Banjir di Jaksel dan Jaktim rendam 32 RT hingga Senin siang
Banjir di Jaksel dan Jaktim Rendam 32 RT hingga Senin Siang
Jakarta – Hingga tengah hari Senin, Badan Penanggulangan Bencana Daerah (BPBD) DKI Jakarta mengumumkan bahwa genangan air masih menghiasi 32 rukun tetangga (RT) di wilayah Jakarta Selatan (Jaksel) dan Jakarta Timur (Jaktim). Menurut Kepala Pusat Data dan Informasi Kebencanaan BPBD DKI Jakarta, Mohamad Yohan, fenomena ini terjadi karena curah hujan tinggi yang diikuti banjir di Kali Ciliwung dan Pesanggrahan.
Pemicu Banjir
Bencana banjir yang menggenangi 32 RT di Jaksel dan Jaktim, menurut Yohan, diakibatkan oleh hujan deras yang melanda DKI Jakarta dan sekitarnya pada Minggu (19/4). Hal ini menyebabkan ketinggian muka air di Pos Pesanggrahan meningkat, sehingga status siaga 3 diterapkan pukul 20.00 WIB. Selain itu, siaga 3 juga berlaku di Bendung Katulampa pukul 21.00 WIB, Pos Pantau Depok pukul 22.00 WIB, dan Pos Angke Hulu pukul 23.00 WIB.

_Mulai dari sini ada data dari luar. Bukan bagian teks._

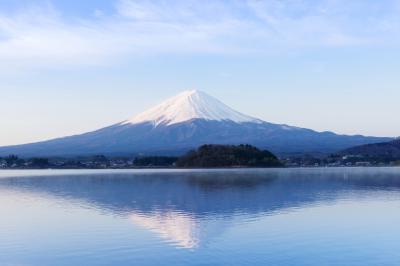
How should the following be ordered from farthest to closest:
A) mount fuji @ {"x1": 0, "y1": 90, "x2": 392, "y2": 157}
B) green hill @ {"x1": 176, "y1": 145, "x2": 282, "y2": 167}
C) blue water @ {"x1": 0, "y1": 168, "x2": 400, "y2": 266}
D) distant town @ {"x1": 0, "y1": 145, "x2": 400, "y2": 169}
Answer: mount fuji @ {"x1": 0, "y1": 90, "x2": 392, "y2": 157}, distant town @ {"x1": 0, "y1": 145, "x2": 400, "y2": 169}, green hill @ {"x1": 176, "y1": 145, "x2": 282, "y2": 167}, blue water @ {"x1": 0, "y1": 168, "x2": 400, "y2": 266}

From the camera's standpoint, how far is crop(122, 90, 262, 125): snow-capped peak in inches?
4067

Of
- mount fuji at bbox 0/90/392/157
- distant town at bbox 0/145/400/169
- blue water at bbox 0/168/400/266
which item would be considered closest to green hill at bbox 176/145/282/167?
distant town at bbox 0/145/400/169

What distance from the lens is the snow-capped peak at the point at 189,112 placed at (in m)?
103

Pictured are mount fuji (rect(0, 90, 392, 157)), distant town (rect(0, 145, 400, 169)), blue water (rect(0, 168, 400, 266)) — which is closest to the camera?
blue water (rect(0, 168, 400, 266))

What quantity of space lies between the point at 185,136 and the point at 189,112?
12.4m

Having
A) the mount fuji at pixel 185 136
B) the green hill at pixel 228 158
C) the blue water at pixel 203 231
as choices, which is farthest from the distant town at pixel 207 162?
the blue water at pixel 203 231

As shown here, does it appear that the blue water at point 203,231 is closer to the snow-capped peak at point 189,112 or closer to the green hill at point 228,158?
the green hill at point 228,158

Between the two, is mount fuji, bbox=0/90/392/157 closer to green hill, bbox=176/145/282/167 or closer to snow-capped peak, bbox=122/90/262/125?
snow-capped peak, bbox=122/90/262/125

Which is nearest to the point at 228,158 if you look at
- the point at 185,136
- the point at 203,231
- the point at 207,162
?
the point at 207,162

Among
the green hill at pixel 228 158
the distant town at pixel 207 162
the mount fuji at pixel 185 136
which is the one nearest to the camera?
the green hill at pixel 228 158

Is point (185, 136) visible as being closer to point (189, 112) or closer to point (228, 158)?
point (189, 112)

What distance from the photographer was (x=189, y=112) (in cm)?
10512

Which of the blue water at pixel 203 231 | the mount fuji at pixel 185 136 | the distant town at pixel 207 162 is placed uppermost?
the mount fuji at pixel 185 136

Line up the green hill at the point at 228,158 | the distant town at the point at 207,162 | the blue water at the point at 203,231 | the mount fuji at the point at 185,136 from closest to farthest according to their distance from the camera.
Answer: the blue water at the point at 203,231, the green hill at the point at 228,158, the distant town at the point at 207,162, the mount fuji at the point at 185,136
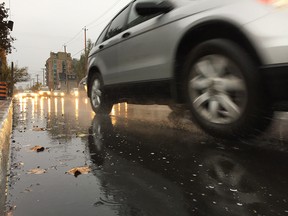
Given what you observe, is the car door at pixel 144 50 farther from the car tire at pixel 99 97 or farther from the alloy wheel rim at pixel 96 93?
the alloy wheel rim at pixel 96 93

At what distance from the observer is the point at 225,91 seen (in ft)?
10.1

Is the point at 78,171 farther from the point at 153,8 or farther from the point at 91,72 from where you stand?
the point at 91,72

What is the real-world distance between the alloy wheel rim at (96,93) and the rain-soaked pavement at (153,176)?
2.19 meters

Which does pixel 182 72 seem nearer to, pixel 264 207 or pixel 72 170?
pixel 72 170

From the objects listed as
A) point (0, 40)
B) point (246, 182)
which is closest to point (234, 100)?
point (246, 182)

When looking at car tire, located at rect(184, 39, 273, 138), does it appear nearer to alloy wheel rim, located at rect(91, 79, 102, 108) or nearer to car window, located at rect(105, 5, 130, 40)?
car window, located at rect(105, 5, 130, 40)

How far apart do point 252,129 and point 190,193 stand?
1188 mm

“Banjir terjadi akibat hujan deras dan luapan Kali Ciliwung serta Pesanggrahan,” ujar Yohan.
Upaya Penanganan
Kepala BPBD DKI mengatakan bahwa saat ini, upaya mengatasi banjir telah dilakukan. Personel dikerahkan untuk memantau genangan di tiap wilayah. Pihaknya juga bekerja sama dengan Dinas Sumber Daya Air, Dinas Bina Marga, serta Dinas Penanggulangan Kebakaran dan Penyelamatan (Gulkarmat) untuk menyedot air dan memastikan saluran air berfungsi optimal.
“Genangan diperkirakan surut secara cepat,” tegas Yohan.
Sebaran Banjir
Berdasarkan data BPBD DKI Jakarta, distribusi banjir di 32 RT berikut: – **Jakarta Selatan**: 10 RT – Kelurahan Pondok Pinang: 4 RT – Kelurahan Pengadegan: 2 RT – Kelurahan Rawajati: 1 RT – Kelurahan Pejaten Timur: 3 RT – Ketinggian air: 40-120 cm – Pemicu: Luapan Kali Ciliwung dan Kali Pesanggrahan – **Jakarta Timur**: 22 RT – Kelurahan Bidara Cina: 2 RT – Kelurahan Kampung Melayu: 8 RT – Kelurahan Cawang: 7 RT – Kelurahan Cililitan: 5 RT – Ketinggian: 30-175 cm – Pemicu: Luapan Kali Ciliwung
Imbauan untuk Masyarakat
BPBD DKI mengimbau warga tetap berhati-hati dan waspada terhadap risiko genangan. Dalam situasi darurat, masyarakat diminta segera menghubungi layanan darurat dengan nomor 112. Layanan ini gratis dan beroperasi selama 24 jam nonstop.